▸ **What to produce**:
Beginning at the line that contains "kingdom: Animalia", return every remaining line of the data below exactly; return nothing before it.

▸ **Extracted data**:
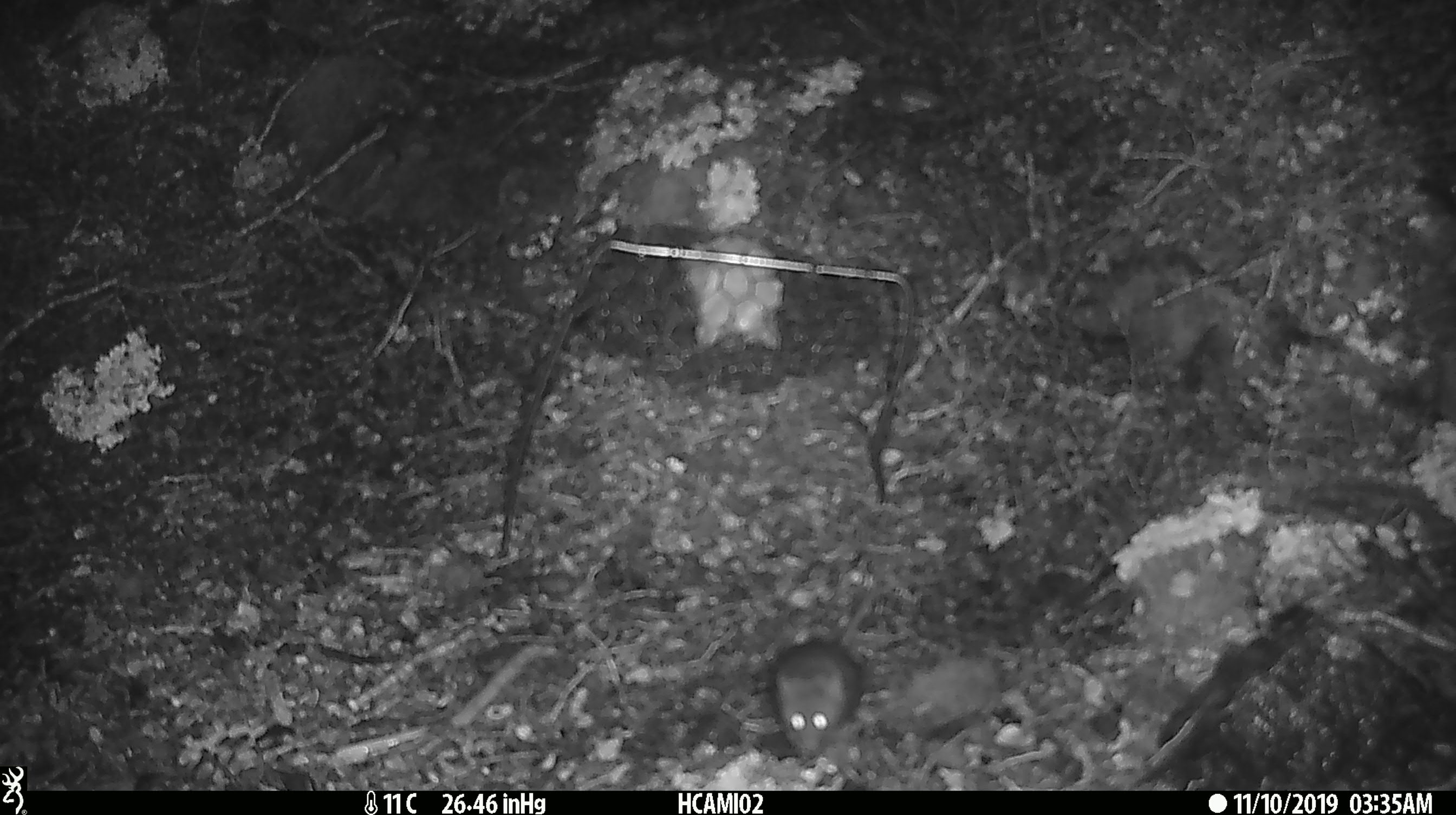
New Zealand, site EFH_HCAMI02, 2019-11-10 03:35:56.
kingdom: Animalia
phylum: Chordata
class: Mammalia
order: Rodentia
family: Muridae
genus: Mus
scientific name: Mus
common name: mouse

▸ **Exercise solution**:
kingdom: Animalia
phylum: Chordata
class: Mammalia
order: Rodentia
family: Muridae
genus: Mus
scientific name: Mus
common name: mouse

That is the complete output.